**SELECTION**
- - - - - - -
# Almost there



## dancing james (Nov 29, 2015)

With the aid of @EricC we now have his old (though pretty much immaculate) Compak K10 PB. @dfk41 was really helpful giving advice re the Orchestrale Nota, which arrived today.

Other bits and bobs include the Rapha/Chris King tamper, Pallo group head brush and Cafelat splat mat.

Next week @Glenn is coming over to offer guidance as to how we can get the best out of our setup.

















2016 we should be making half decent coffee at home.


----------



## PPapa (Oct 24, 2015)

I like your cups... Feels like they are as important as the gear!


----------



## Dylan (Dec 5, 2011)

Is the top of the Nota mirror polished? It may not bother you but after a while cups will scratch up the surface of it is. There are drinks mats (cross hatch style) to stop this.

Nice setup by the way ?


----------



## Glenn (Jun 14, 2008)

By the end of 2015 you will be making decent coffee at home









Merry Christmas and roll on next week


----------



## dancing james (Nov 29, 2015)

Dylan said:


> Is the top of the Nota mirror polished? It may not bother you but after a while cups will scratch up the surface of it is. There are drinks mats (cross hatch style) to stop this.
> 
> Nice setup by the way 


Cheers for the kind words. It's a brushed or milled finish, am sure wire wool or similar can return it to pristine state, though my view is it should pick up a patina of wear.


----------



## Darrenb80 (Dec 27, 2015)

Very nice


----------



## dancing james (Nov 29, 2015)

i had not looked closely enough, it is polished and is getting small scratches, but to be honest we are not too fussed. if i get really bothered i'd just repolish or use a wire wool to give a brushed effect which is what the front panel has.

@Glenn is coming tomorrow to teach us how to get the best out of our set up.


----------



## Thecatlinux (Mar 10, 2014)
- - - - - - -
**PROVIDED RECORDS**
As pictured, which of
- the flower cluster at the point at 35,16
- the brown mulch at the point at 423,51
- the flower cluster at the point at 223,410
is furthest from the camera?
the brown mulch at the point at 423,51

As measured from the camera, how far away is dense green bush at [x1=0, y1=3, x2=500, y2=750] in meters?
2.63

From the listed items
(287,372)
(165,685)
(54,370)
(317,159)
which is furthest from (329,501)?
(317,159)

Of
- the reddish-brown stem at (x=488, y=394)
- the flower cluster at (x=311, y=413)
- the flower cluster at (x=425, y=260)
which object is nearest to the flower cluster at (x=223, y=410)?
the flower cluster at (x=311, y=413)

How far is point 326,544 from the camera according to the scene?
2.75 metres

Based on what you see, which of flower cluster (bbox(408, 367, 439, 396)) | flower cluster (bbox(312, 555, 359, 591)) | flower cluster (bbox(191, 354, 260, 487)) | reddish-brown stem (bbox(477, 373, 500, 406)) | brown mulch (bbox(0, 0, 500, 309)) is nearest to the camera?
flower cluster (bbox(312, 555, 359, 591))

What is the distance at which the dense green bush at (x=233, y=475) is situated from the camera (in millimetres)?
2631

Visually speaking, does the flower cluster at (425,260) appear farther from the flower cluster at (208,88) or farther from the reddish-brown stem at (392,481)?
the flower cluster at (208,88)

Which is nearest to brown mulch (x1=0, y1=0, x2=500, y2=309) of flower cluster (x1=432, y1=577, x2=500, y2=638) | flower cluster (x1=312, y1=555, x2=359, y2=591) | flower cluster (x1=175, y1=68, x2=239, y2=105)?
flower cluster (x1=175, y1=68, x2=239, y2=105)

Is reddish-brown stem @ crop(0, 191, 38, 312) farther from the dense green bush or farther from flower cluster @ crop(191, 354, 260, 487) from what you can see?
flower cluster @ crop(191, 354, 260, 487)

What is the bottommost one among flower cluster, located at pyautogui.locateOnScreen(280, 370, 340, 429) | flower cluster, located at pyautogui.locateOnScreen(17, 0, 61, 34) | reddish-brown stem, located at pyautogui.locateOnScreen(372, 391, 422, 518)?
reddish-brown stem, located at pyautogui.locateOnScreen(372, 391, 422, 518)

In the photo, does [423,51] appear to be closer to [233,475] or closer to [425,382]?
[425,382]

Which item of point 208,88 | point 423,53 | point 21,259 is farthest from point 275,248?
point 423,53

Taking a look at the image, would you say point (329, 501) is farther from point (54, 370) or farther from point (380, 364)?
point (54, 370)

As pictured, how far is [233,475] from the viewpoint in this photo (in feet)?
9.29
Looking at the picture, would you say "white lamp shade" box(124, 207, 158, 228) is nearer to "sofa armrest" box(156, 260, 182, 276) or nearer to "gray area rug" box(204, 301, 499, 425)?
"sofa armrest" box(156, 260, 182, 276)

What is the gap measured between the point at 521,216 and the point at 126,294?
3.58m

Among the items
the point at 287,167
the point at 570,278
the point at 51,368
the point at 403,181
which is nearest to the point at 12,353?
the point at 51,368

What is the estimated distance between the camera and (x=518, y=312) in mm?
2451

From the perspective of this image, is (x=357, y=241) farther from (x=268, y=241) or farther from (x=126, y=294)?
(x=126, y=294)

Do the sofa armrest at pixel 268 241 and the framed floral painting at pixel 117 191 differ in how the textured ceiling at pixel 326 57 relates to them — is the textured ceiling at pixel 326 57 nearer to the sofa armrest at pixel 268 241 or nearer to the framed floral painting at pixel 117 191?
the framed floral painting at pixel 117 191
- - - - - - -
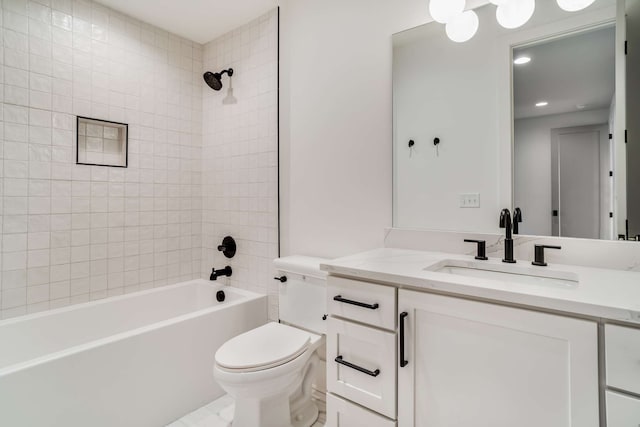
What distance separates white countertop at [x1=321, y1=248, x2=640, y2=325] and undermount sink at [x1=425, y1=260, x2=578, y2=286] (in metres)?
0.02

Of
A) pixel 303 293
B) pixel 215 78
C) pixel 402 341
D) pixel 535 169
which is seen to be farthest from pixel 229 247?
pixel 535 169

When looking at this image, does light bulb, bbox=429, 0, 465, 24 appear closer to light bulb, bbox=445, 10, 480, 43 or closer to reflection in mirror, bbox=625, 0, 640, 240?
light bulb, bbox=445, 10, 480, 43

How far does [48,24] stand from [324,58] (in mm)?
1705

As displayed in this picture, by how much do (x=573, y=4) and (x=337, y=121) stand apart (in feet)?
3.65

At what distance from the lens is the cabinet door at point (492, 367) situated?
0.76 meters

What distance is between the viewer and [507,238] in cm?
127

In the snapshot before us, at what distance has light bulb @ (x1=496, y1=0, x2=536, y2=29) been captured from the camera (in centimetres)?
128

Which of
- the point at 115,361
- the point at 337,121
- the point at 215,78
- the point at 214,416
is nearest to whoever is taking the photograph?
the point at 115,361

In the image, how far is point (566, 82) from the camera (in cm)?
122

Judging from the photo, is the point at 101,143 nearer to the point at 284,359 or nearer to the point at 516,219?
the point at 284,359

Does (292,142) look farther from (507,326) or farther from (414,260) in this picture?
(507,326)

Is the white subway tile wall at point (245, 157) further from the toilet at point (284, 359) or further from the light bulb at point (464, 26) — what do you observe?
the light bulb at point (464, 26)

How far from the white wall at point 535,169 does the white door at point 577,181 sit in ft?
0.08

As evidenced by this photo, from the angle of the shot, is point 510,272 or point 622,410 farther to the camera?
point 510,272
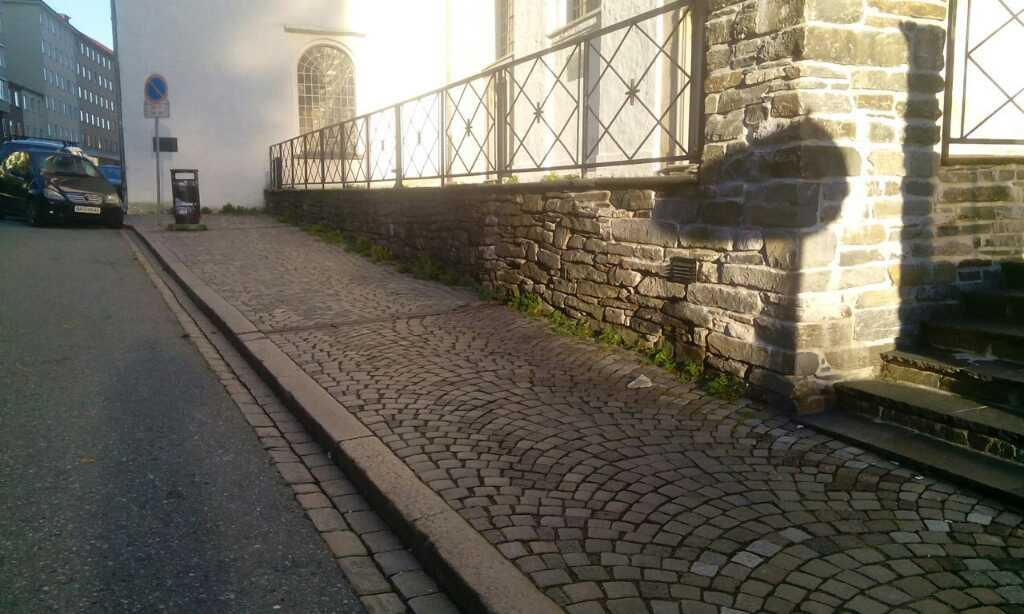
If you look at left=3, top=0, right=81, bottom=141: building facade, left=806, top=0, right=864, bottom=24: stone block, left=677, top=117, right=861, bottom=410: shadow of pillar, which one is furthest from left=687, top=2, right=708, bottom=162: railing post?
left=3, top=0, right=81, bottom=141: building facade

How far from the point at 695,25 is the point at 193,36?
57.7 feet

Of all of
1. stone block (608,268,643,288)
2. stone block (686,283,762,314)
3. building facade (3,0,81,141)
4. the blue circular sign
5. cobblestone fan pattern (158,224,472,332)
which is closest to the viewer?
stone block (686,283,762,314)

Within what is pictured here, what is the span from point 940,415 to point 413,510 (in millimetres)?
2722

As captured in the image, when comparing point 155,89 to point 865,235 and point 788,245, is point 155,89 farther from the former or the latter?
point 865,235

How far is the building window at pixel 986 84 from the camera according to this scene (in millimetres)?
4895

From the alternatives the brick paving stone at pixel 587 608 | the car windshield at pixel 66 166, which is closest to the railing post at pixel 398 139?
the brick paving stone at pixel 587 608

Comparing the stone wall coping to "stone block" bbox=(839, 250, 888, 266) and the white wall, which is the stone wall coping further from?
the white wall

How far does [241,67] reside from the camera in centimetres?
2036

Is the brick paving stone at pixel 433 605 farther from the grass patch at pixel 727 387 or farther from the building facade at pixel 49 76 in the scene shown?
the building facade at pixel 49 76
- - - - - - -
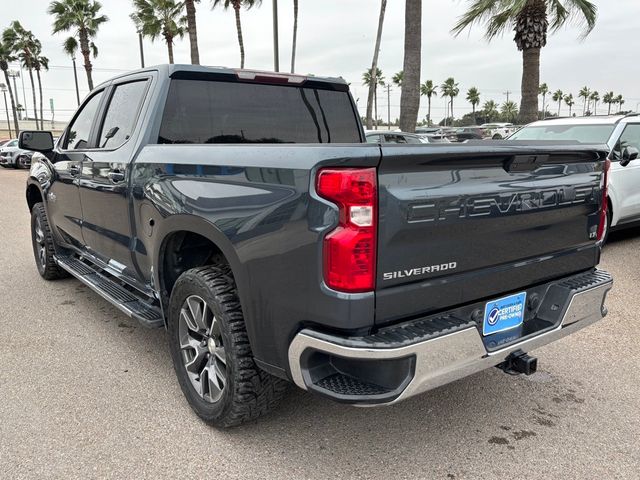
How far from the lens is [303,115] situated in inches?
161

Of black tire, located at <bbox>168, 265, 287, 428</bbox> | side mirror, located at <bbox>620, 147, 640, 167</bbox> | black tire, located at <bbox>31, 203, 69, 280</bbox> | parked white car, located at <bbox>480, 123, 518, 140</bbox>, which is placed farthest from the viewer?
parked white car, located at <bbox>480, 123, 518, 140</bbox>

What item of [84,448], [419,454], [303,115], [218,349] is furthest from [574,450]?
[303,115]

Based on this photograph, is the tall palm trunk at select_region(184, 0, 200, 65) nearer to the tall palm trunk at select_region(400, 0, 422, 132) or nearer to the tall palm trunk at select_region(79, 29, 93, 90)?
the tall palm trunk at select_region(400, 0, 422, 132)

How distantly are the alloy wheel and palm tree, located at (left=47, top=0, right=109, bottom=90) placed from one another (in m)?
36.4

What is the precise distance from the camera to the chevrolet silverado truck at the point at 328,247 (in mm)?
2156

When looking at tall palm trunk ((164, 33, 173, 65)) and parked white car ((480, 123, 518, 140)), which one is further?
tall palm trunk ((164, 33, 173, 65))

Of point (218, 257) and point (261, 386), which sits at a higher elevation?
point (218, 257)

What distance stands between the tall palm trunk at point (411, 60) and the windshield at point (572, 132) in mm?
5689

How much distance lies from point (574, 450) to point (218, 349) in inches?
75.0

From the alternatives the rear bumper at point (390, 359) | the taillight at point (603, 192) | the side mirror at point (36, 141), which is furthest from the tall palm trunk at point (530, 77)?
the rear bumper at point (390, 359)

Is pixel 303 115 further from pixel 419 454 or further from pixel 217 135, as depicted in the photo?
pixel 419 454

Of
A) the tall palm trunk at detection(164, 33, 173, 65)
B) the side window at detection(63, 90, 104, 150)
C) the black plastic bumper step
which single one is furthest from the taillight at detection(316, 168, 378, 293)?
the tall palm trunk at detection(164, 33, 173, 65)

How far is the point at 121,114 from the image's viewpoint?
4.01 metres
- - - - - - -
**DIRECTION**
Please write out the part of the coffee setup thread that opens with "## Dylan (Dec" and closes with "(Jun 14, 2008)".

**WORKED SOLUTION**
## Dylan (Dec 5, 2011)

Is the top of the Nota mirror polished? It may not bother you but after a while cups will scratch up the surface of it is. There are drinks mats (cross hatch style) to stop this.

Nice setup by the way ?


----------



## Glenn (Jun 14, 2008)